Gli fanno eco il presidente di Fratelli d’Italia Giorgia Meloni – «è il simbolo di Siena nel mondo» – e la capogruppo di Forza Italia alla Camera Mariastella Gelmini che aggiunge: «Giusto adoperarsi sempre più per la sicurezza della corsa, ma chiederne la soppressione è un atteggiamento miope».

Tant'è. A Siena non si parla d’altro. E anche se non c’è ancora l’ufficialità da parte della questura, neppure riguardo alla concessione del luogo in cui avverrà la manifestazione, i Gruppi animalisti coordinamento Italia si danno appuntamento domenica 9 dicembre alle 12 in piazza Amendola. Questa la pietra dello scandalo, secondo i senesi. Perché a ridosso della mura, dell’antica Porta Camollia.

Non più in un’area periferica come fu nell’agosto 2015, quando per la prima volta un centinaio di animalisti protestarono ‘in casa’ dei senesi. Contro il Palio, ovviamente. Che è per loro «mattanza». Sui social, da giorni diventati bollenti nonostante l’appello dei priori a non rispondere alle provocazioni, volano parole grosse.

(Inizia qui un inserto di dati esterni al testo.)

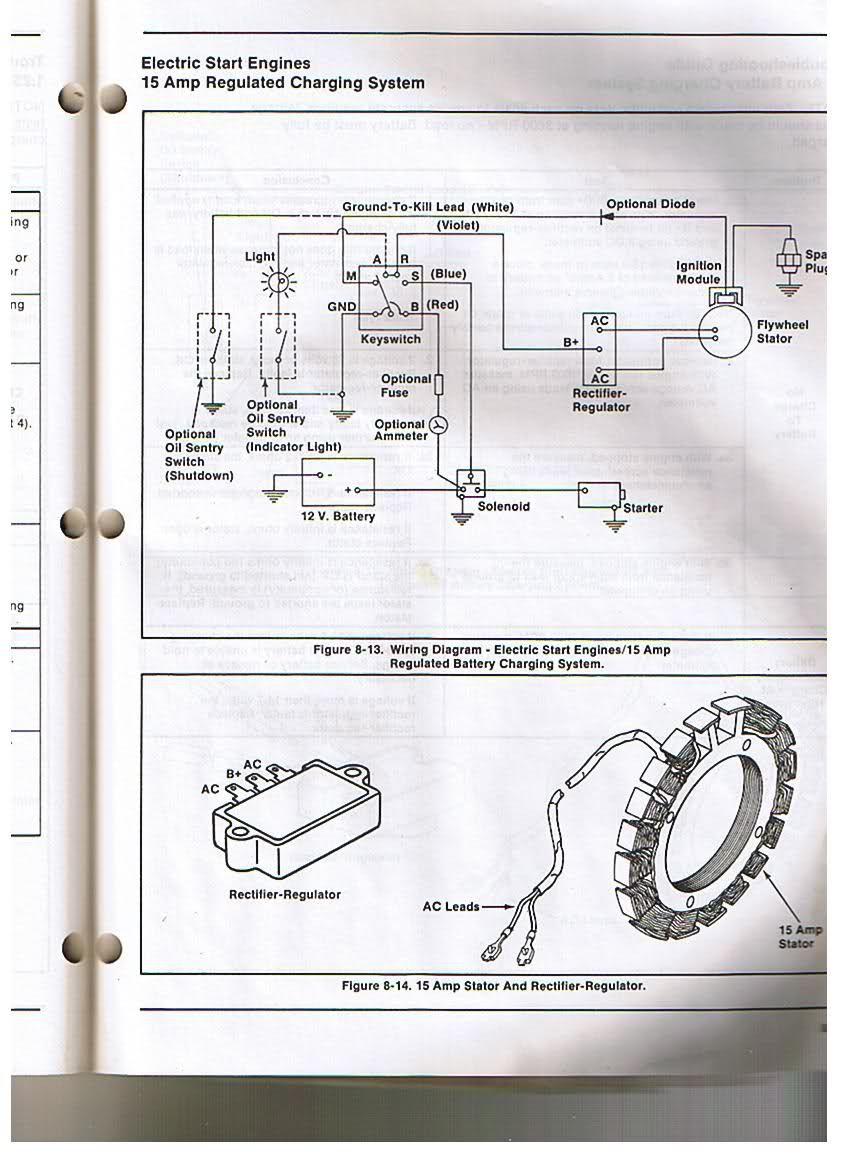Voltage Regulator Rectifier Kohler Yesterday S Tractors Electrical Diagram Kohler Engines Engineering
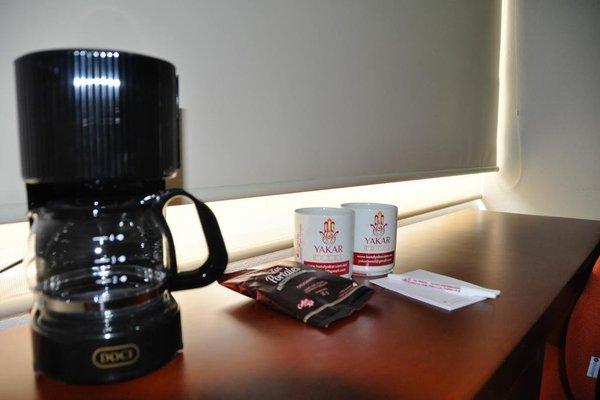 Hotel Yakar - фото 13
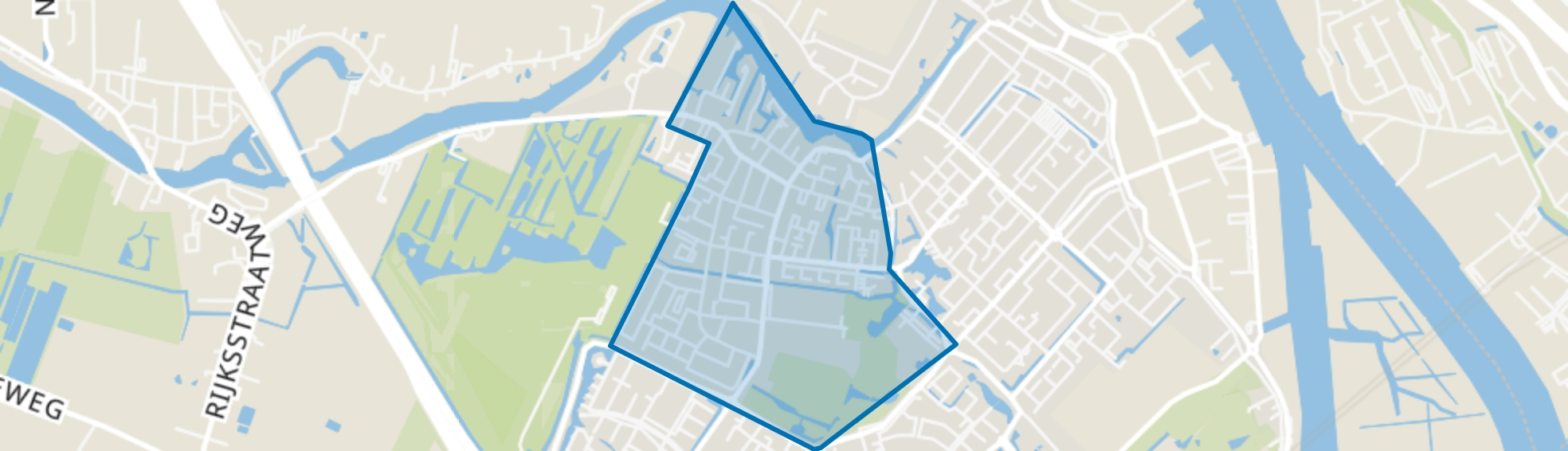 Dorp, Hendrik-Ido-Ambacht map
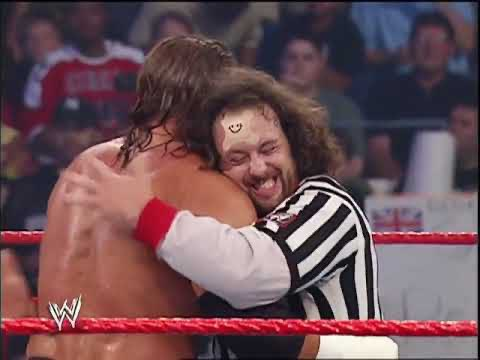 Nick Dinsmore Recalls Meeting Vince McMahon After He Tore His Quads At The Royal Rumble
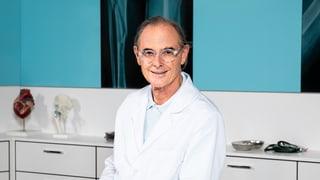 Dr. med. Peter Vonmoos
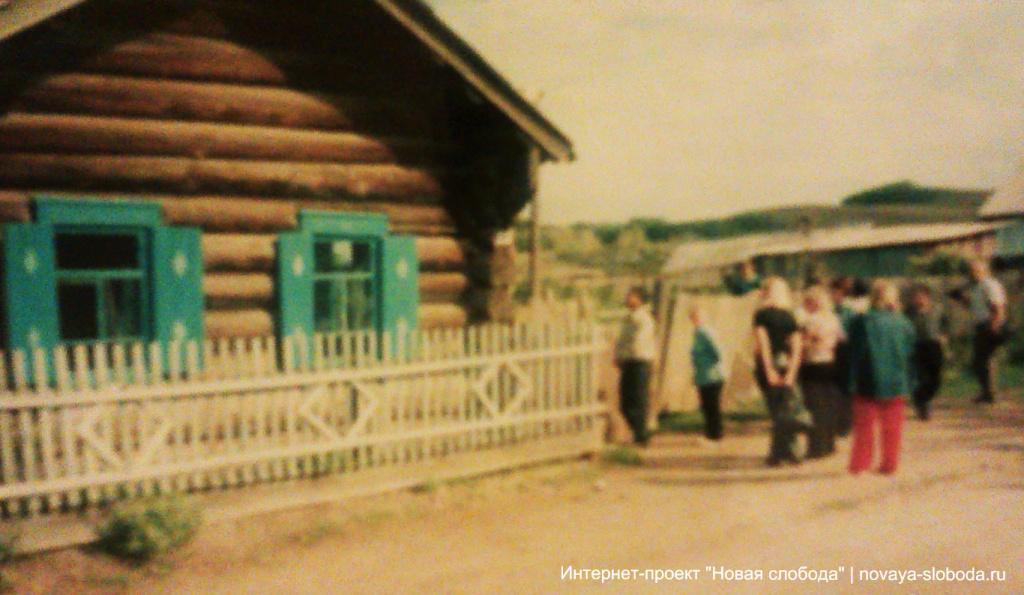 Село Калинино Нерчинского района - Самый старый дом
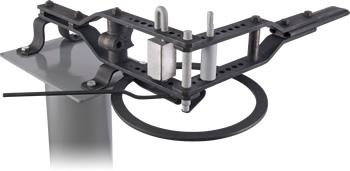 hossfeld metal bender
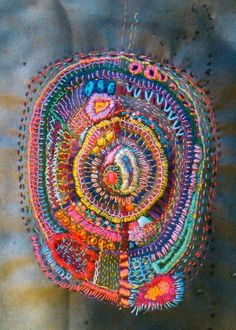 Caoime Friel Textile Artist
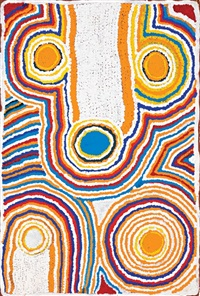 untitled by napanangka nancy naninurra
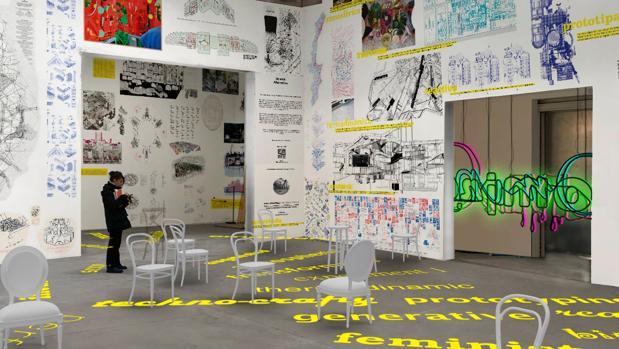 Detalle de «becoming», la propuesta española para la Bienal de Venecia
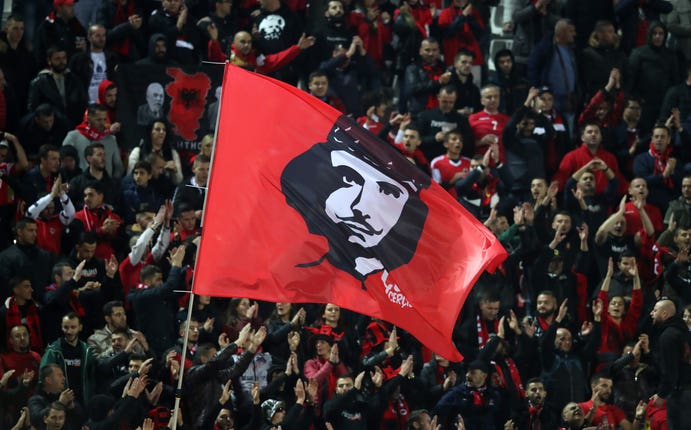 Albania fans made their feelings known when the wrong national anthem was played
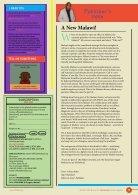 Malawi Issue 001 DIGITAL - Page 5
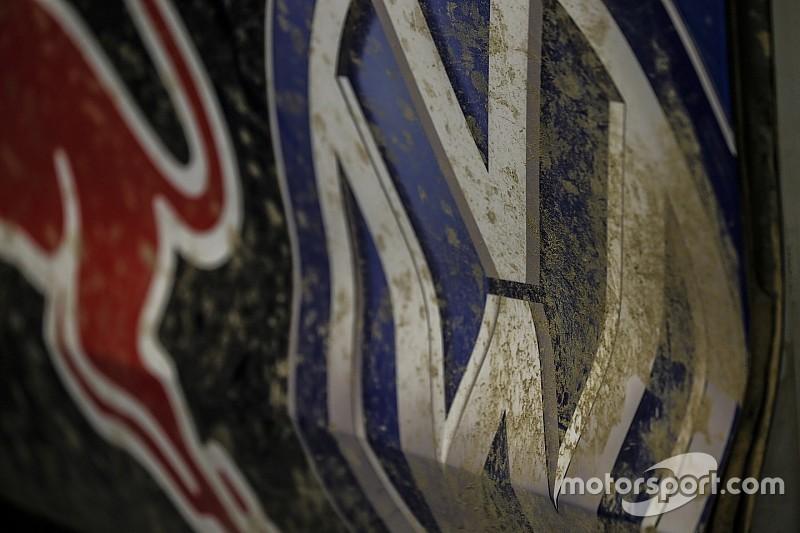Volkswagen, con Domenicali, estará en la reunión de motoristas de F1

E se gli animalisti «sconsigliano di portare con sé bambini e animali» domenica a Siena, presagendo tensioni, i contradaioli sono pronti a schierarsi davanti a Porta Camollia. Persino con donne e passeggini. Insomma, dentro le mura non entreranno. Presidieranno anche monumenti e sedi dei musei nel timore che qualcuno, arrivato il giorno prima, durante la notte possa fare un blitz.

«Manifestare è un diritto costituzionale ma la richiesta avanzata proprio per colpire l’identità vera della città poteva indurre a considerare la possibilità di prendere una decisione diversa e coraggiosa (dire no all’evento da parte delle autorità, ndr). Peraltro la scelta di una zona a ridosso delle nostre mura carica di preoccupazione tutte le Contrade», le parole di Pier Luigi Millozzi, rettore del Magistrato, l’organo che le riunisce tutte e 17.

Poi l'appello: «Invitiamo tutti i contradaioli a isolare i manifestanti, a non accettare provocazioni, lasciando offese e ingiurie a chi non ha il senso civico della nostra città». «Non siamo un popolo violento, dimostriamolo domenica», l’invito del sindaco De Mossi. Che aggiunge: «Tutti quelli che vogliono giudicarci si rassegnino: sono solo parole che si perdono nel vento. La storia siamo noi».

Non finisce qui. I rappresentanti della maggioranza in Comune hanno chiesto ieri un incontro al questore «per valutare la possibilità di trasferire la manifestazione in un luogo più consono». Il 7 dicembre ci sarà il tavolo tecnico per definire i dettagli. E si saprà se gli appelli sono riusciti a fare breccia.